Tuesday, March 28, 2017

Tom's Visit, Part 1: A Guatemalan Thanksgiving

Text by Tom Kemple

Tom Kemple is a sociology professor at the University of British Columbia and a long-term friend of Pop Wuj. With his colleague Sylvia Berryman in Philosophy, he has been bringing groups of students to study in Guatemala since the summer of 2010. This past November and December he spent 5 weeks studying Spanish, building stoves, helping out in the Pop Wuj Clinic and Nutrition Program, and having fun at the Family Support Center. What follows are some writings from his trip created in the course of his research project on university fieldshools and study abroad programs, titled “Global Citizenship at Home and Abroad.”  We hope you enjoy Tom's stories and insights as much as we enjoyed having him back at Pop Wuj.

Dr. Herman, Nurse Luby, and I arrived around 8:30 a.m. on Thursday (American Thanksgiving) by microbus in Llano del Pinal, the indigenous village near Xela that I’ve been visiting a few times a week to build safe stoves or to play with the kids in the Family Support Centre. I had been talking about my experiences in this village with my teachers in Spanish classes, and reading about its fascinating history in Greg Grandin’s The Blood of Guatemala: A History of Race and Nation. Some of the fist massacres in the early years of the conquest took place here; communal land was commodified and divided up into plots among families during the liberal reforms of the late 19th century; and it was a centre of resistance in the early 1950s when a leader from this community, an illiterate peasant named Valentin Coyoy Cruz, was murdered, probably by the indigenous elites from the city who were against the radical agrarian reforms of the socialist-leaning government.
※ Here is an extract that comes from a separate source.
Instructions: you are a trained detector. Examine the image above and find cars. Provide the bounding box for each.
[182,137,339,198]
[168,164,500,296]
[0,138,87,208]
To an outsider like me the village seems quiet, poor, and friendly, and yet it also holds answers to many of the questions I brought with me to Guatemala. I have been learning about how the problems which are most evident here – extreme poverty, precarious health, ignorance, adolescent pregnancy, and chronic malnutrition – have their roots in both the recent and the distant past.

I had volunteered to help out with Pop Wuj’s Nutrition Program for children under 3 years of age. When Luby asked me whether I was a doctor or a medical student, as are most gringos at the school these days, I told her ‘Doctor de Sociologia.’ When I later made the same joke to Carmen, who oversees all the social projects, she also laughed: “Then give me a pill for a good society, please!"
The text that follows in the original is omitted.